The Coming of the Saxon

The fifth-century events mentioned by Nennius in Passage 66 (trans. John Morris, British History and The Welsh Annals) are taken as being accurate. Many have argued that its elaborate dating is glossed in or false. In either case, it points to an alternative dating for the reign of Vortigern than what is offered by Bede (trans. Judith McClure and Roger Collins, Bede – The Ecclesiastical History of the English People – The Greater Chronicle – Bede’s Letter to Egbert). Through the removal of Aëtius time-stamping in Gildas, the sources fall in sync. Passages 43 to 46 by Nennius and sections [vi.13], [vi.14], [vi.15] and [vi.16] by Geoffrey of Monmouth in The History of the King of Britain fill out this fifth-century time line. Bishop Germanus’ visit in 429 forms the keystone in synchronizing the three sources.

Both Nennius and Geoffrey tell of four battles that Vortimer waged against the Saxons. Geoffrey elaborates on other events in section [vi.14]. Soon after the fourth victory, Vortimer restored the churches as Bishop Germanus requested.

This gives the impression that Bishop Germanus was still in Britain after the four battles. Due to the timing and their general descriptions, it seems possible that the battle Bishop Germanus had against the Saxons and the Picts on Easter Sunday [April 8th] was one of the four battles Vortimer had against the Saxons.

In comparing the details described in sections XVII and XVIII of the Life of St. Germanus, Bishop of Auxerre (trans. F. R. Hoare, The Western Fathers) to the ones listed in Nennius’ passage 44, it seems that the Alleluia victory would have been the battle on the river Darenth or at the ford called Episford. This conjecture comes from the following line by Constantius of Lyons. Many [the enemy – Saxons and Picts] threw themselves into the river which they had just crossed at their ease, and were drowned in it. Other information used to form this conjecture was gathered from Peter Clayton’s A Companion to Roman Britain. He tells of the Lullingstone villa that sat on the Darent River not far from the village called Eynsford. The villa burned down early in the fifth century. Though lacking definitive archeological evidence and not suggested by Clayton, the villa’s fiery end could be attributed to Saxon rage.

According to Geoffrey of Monmouth, Vortimer laid siege to Thanet in his fourth and final battle against the Saxons. During a parley between the opposing sides, the Saxons sailed off to Germany in their longships. Vortimer was poisoned shortly after ordering the churches to be restored in section [vi.14].

John Haywood cites in his book, Dark Age Naval Power: (with a small professional sailing crew) In fair weather, each voyage across the North Sea would have been measured in days rather than weeks and the risks would have been slight. In terms of traveling time the 300-mile voyage between Jutland and the Thames estuary would have been no longer than a 60 mile-long journey overland.

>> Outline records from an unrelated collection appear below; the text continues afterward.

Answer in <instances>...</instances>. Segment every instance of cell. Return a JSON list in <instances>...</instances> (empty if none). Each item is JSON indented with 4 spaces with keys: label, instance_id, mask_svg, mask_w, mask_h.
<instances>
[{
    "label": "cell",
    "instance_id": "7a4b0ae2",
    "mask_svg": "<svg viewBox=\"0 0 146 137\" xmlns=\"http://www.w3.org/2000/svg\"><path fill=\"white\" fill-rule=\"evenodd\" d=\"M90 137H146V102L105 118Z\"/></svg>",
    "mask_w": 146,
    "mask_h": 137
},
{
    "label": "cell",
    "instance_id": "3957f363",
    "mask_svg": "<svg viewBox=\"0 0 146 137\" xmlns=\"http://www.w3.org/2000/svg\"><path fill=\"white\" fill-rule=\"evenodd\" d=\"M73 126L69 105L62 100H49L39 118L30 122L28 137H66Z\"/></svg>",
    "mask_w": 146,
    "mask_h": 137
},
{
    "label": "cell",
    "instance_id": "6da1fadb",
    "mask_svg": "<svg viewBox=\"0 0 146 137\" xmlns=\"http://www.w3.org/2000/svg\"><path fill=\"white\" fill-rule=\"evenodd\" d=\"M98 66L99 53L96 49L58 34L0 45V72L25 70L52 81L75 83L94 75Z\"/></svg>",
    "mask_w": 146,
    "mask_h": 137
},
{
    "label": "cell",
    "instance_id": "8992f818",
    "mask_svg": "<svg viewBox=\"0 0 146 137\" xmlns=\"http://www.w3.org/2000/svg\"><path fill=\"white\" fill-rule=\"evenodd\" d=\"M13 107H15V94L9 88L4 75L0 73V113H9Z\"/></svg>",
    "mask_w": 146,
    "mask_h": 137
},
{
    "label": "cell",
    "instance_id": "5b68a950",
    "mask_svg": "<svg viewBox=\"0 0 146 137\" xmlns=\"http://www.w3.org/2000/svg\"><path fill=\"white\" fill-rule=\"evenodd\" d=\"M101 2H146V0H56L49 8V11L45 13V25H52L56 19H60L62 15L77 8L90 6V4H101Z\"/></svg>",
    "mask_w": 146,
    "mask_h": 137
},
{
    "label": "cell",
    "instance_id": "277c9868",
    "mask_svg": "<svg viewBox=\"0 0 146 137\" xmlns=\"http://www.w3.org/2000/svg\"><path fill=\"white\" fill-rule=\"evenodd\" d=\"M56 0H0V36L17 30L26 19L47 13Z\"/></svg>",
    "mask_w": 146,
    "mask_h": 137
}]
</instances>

The Saxons returned. During a meeting set up by Vortigern, Hengist and his men massacred many British nobles on the first of May, the date agreed upon in section [vi.15] and described in section [vi.16] of The History of the Kings of Britain.

It seems possible that one of the four battles of Vortimer, his death and the British massacre occurred in a rapid succession between Easter Sunday [April 8th] and May 1, 429.